210 サラ
「え?あっ、はいはい。てかいいんすか?僕、ここの人間になっても?」
「ああ、ボルト。お前さん結構口が上手いだろ?分析力もありそうだし、俺の営業補佐として一緒にやってみねーか?」
するとボルトは目をパチパチさせて「営業っすか!?はぁーっ……」と言いながら頭を掻いた。
「どうした?」
「いやっ、さっきも言ったんすけど、新規で取引先ゲットするのって大変なんじゃないかなーって思って」
「ははは、心配すんな。需要のある所に供給するんだから絶対上手くいく!」
俺はボルトの目を見て自信満々に答えた。
俺の言っているのは軽油をタンクごと離れの村にまとめて配送するというアレだ。これから冬になるから需要は確実にある。これは間違いない。

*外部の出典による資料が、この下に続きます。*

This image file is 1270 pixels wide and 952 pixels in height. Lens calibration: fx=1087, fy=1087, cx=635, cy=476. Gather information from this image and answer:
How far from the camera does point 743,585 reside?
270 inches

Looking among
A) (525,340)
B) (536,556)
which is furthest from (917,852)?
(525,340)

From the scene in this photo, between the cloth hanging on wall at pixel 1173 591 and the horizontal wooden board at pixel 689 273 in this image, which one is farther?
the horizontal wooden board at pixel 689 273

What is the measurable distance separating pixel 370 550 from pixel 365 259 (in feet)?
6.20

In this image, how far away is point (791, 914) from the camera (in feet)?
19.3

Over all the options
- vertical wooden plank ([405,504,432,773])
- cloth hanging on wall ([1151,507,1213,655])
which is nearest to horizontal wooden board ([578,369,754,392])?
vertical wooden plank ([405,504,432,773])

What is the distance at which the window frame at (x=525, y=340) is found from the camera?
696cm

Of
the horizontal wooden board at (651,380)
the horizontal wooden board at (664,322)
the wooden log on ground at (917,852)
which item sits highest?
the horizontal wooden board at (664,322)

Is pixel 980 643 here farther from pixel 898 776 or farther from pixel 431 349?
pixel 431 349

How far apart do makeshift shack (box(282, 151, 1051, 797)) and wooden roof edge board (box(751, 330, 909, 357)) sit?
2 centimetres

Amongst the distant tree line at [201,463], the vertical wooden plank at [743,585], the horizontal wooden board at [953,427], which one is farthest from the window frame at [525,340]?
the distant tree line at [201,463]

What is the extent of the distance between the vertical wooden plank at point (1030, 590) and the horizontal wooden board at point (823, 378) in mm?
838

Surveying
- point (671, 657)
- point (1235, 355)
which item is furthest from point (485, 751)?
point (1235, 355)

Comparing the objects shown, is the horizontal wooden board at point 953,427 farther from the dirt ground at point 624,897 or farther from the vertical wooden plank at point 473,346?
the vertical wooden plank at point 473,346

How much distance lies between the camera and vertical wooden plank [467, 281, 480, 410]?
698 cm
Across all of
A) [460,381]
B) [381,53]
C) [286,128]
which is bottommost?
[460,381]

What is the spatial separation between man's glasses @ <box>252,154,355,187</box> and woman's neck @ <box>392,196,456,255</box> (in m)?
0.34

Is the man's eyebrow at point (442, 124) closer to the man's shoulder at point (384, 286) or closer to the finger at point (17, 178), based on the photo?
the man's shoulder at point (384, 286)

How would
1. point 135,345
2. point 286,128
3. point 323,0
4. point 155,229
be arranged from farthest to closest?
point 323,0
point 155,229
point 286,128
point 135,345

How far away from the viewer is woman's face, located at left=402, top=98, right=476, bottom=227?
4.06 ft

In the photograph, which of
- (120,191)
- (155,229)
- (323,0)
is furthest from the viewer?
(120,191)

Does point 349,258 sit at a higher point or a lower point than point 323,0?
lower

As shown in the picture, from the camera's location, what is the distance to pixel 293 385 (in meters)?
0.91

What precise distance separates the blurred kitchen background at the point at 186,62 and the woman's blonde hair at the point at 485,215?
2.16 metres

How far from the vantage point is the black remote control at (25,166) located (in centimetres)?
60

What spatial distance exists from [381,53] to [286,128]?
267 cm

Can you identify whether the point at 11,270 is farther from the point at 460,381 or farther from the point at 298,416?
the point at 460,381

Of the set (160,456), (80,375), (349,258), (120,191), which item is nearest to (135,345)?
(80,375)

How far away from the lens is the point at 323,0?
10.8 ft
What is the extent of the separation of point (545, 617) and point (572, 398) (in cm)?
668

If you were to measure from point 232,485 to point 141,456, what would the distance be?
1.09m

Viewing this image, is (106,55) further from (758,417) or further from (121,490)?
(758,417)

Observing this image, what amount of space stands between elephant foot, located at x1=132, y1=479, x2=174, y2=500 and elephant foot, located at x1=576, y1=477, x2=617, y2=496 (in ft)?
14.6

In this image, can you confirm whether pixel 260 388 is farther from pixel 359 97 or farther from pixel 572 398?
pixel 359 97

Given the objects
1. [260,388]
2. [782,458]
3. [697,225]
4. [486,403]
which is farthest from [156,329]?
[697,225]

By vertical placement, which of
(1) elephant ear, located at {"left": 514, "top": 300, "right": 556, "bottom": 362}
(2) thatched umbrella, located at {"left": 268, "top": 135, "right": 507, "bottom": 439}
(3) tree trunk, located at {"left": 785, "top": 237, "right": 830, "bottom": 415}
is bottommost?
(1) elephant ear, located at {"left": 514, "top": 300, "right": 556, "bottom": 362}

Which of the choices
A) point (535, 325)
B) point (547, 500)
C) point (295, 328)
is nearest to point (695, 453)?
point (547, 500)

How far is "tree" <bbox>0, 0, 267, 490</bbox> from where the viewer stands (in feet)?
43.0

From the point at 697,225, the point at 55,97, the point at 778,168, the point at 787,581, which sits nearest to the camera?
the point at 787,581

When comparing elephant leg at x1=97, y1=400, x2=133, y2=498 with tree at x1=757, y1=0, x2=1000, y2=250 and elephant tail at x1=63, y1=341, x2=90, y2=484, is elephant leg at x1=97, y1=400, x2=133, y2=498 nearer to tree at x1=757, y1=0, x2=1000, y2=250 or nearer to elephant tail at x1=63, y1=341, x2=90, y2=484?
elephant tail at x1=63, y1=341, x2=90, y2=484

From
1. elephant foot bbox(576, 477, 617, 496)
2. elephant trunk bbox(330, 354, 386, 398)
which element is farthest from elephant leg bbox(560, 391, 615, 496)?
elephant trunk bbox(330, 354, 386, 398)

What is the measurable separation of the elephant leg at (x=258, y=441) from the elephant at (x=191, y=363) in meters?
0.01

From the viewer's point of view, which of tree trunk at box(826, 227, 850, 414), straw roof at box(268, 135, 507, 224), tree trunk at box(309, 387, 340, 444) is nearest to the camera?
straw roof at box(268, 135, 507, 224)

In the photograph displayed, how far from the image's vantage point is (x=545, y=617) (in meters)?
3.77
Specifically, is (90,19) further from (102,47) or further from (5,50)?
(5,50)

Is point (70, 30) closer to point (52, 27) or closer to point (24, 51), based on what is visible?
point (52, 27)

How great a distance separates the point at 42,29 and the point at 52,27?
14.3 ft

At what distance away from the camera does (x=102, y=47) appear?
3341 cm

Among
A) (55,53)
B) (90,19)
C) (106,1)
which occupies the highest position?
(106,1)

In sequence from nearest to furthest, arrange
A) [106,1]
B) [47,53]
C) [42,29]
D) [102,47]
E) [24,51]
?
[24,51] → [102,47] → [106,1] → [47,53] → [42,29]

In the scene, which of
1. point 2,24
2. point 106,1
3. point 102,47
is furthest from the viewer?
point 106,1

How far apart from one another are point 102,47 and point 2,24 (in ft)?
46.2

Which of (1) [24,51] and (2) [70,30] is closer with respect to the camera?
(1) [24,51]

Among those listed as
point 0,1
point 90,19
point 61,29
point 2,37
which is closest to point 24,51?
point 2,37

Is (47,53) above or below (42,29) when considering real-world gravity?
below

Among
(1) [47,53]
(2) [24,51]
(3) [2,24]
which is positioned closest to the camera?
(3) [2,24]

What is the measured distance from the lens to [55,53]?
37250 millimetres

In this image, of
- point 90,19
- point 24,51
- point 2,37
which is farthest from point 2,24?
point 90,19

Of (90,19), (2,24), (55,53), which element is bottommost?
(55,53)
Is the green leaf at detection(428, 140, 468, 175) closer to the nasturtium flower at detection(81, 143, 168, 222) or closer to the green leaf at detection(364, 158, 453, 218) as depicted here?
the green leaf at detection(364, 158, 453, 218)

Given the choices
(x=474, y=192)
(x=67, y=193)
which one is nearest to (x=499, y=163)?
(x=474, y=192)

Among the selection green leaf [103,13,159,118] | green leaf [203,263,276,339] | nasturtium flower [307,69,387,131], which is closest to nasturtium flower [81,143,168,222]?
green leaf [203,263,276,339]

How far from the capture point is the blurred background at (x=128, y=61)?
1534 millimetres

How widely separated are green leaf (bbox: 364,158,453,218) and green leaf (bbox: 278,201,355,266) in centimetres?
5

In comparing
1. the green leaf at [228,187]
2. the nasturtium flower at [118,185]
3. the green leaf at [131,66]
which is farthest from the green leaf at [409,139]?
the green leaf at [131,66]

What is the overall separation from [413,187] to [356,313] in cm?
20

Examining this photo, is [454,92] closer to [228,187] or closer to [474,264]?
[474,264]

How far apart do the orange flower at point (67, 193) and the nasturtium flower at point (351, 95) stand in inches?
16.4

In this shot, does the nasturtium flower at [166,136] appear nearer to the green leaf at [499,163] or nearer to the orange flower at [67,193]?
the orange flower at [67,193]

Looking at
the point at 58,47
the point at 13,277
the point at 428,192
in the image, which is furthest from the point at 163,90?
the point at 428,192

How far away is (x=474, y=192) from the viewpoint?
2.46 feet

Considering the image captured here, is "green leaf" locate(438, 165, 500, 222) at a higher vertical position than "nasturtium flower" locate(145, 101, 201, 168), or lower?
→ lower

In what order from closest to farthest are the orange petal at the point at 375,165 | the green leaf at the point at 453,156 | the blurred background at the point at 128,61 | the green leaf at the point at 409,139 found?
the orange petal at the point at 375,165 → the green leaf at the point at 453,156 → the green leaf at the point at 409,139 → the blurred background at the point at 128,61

ボルトは口を閉じたままニマッとした笑顔を浮かべている。
――なんか面白そうだぞこの会社――
そんな風に考えているような気がした。実は俺も今からワクワクしているのだ。
「じゃあまた明日ここでな」
「あっ、はーい。ども、お疲れっしたー」
……そんな感じでボルトの面接が終わり、一旦俺達はこれまでの感想を話し合った。
「いやー、さっきのボルトって奴は強烈だったぜ。なんつーか、今まで見た事もないタイプっつーかな」
ガスパルが俺達にそう切り出した。俺もコメントをする。
「ああ、しかし実際、アイツは結構有能な気がするんだよな」
これは本音だ。というか、だから採用した。
「あ、それ俺も思ったっす!しかもボルト君て俺と同じくらいの年齢でしょ?それであれだけ飄々とした態度で面接に来れるって普通に凄いっすわ!」
「あー、そういや奴の経歴聞くの忘れてたな……まあいい、また明日も会うしな」
「三人目はどんな人でしょうね?」
――ガチャッ。
そう話していると、その三人目の人物がドアを開けて入ってきた。それはなんと女だった!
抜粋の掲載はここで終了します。